*GIVEN INFORMATION*:
--------------------

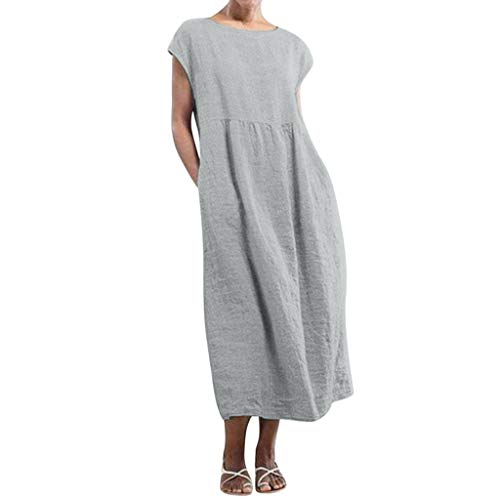 Women Linen Tunic Dress, Casual Sleeveless O-Neck Loose Baggy Kaftan Midi Dresses with Pockets (M, Gray) ()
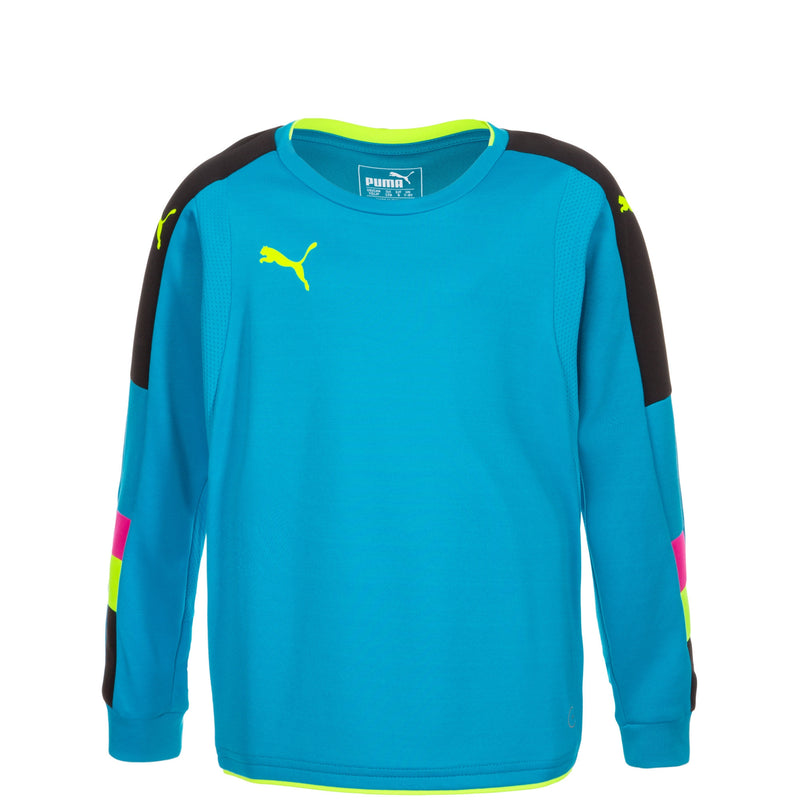 Chandail de gadien PUMA Tournament goalkeeper jersey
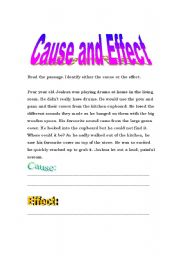 thesis statement generator for position paper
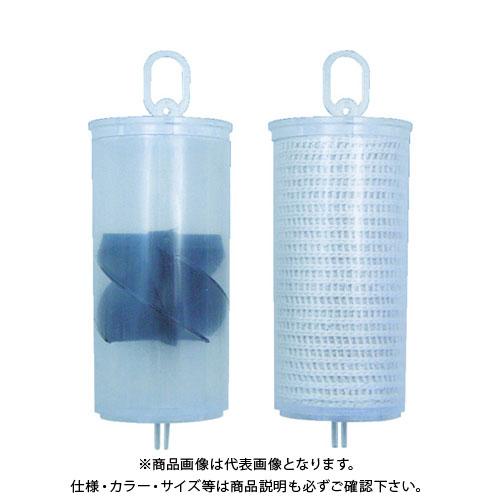 前田シェル レマンスケルトン用カートリッ SP-107FS-AB-3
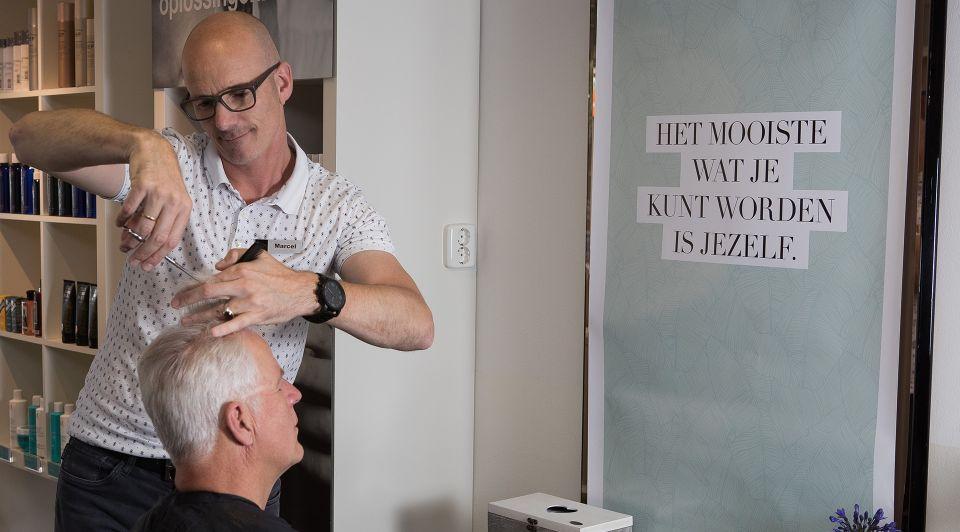 Kapsalon Stiltestoel Frans Heerink en Marcel Kerskes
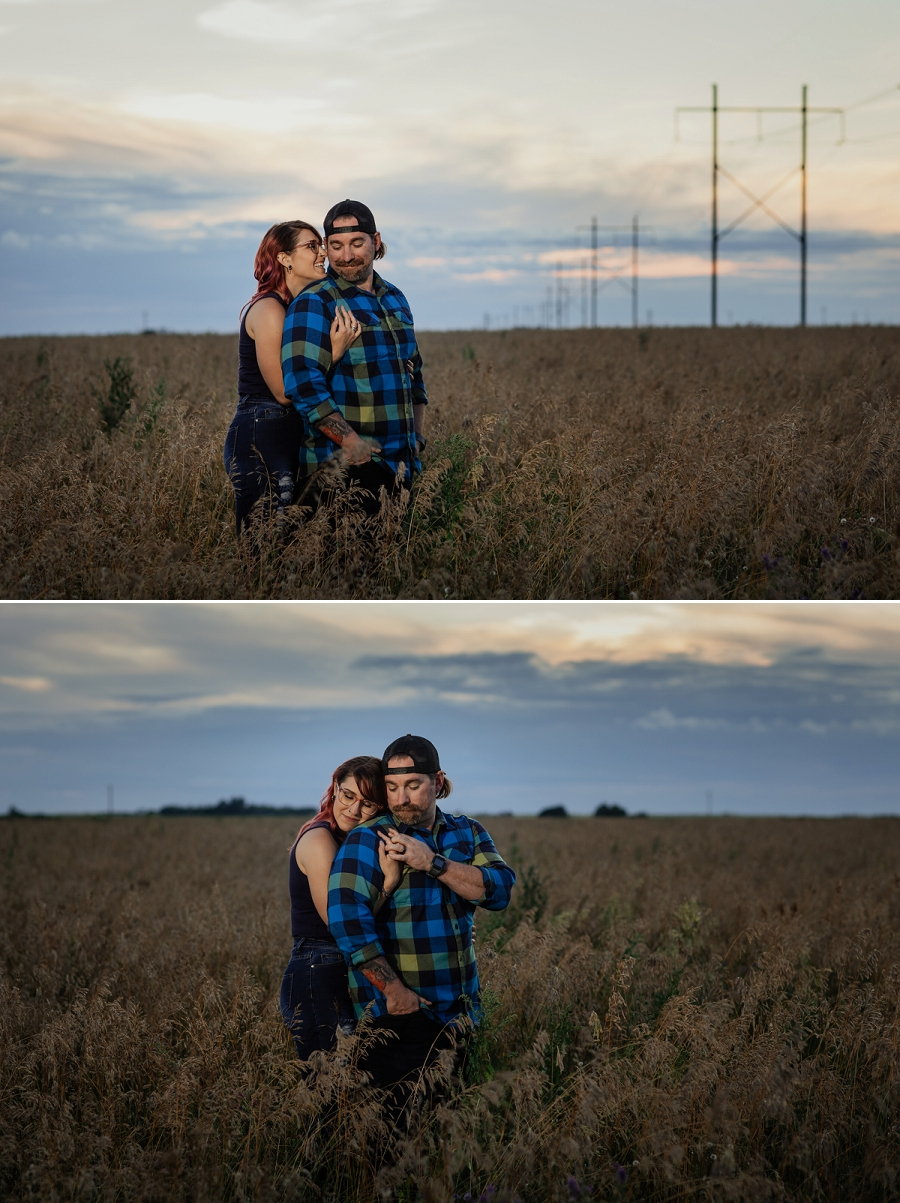 rural engagement photos in saskatchewan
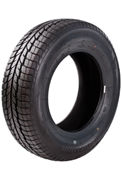 Powertrac 205/55 R16 91H Snow Tour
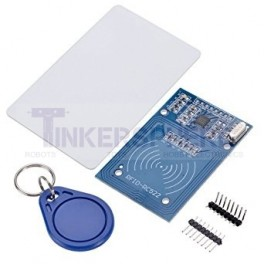RC522 RFID / NFC Kit with Breakout Board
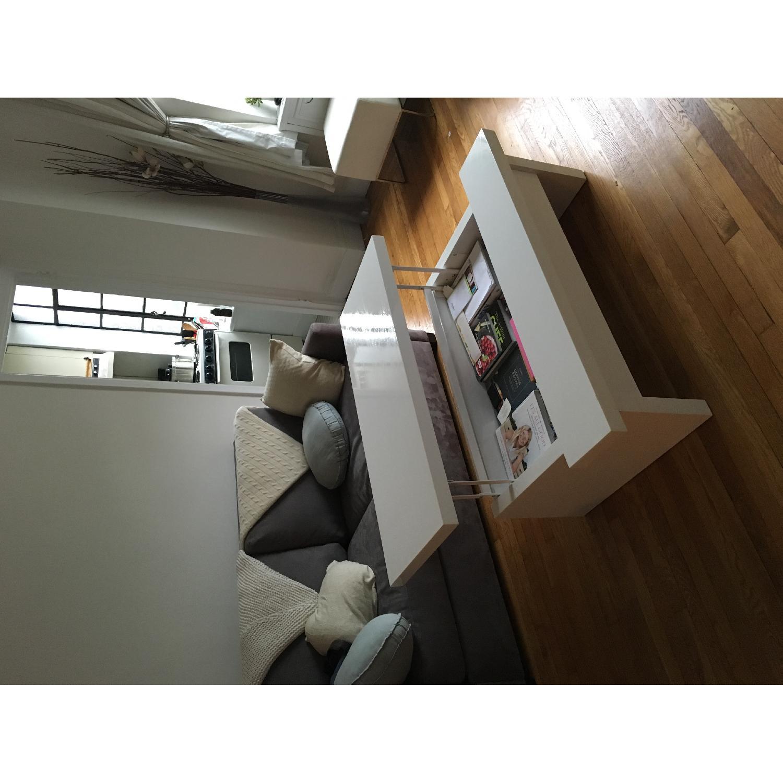 Lazzoni White Lacquer Storage Coffee Table - image-4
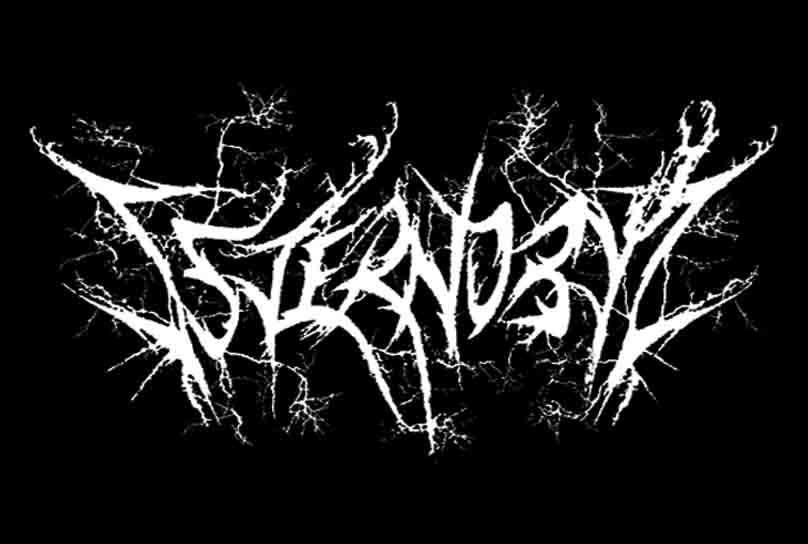 Tsjernobyl - Logo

--------------------

*INSTRUCTIONS TO FOLLOW*:
Your reply should consist solely of the lines from the line containing "RC522 RFID / NFC Kit with Breakout Board" through the last line of the listing, unchanged and free of pictures.

*ANSWER BOX*:
RC522 RFID / NFC Kit with Breakout Board
 Lazzoni White Lacquer Storage Coffee Table - image-4
 Tsjernobyl - Logo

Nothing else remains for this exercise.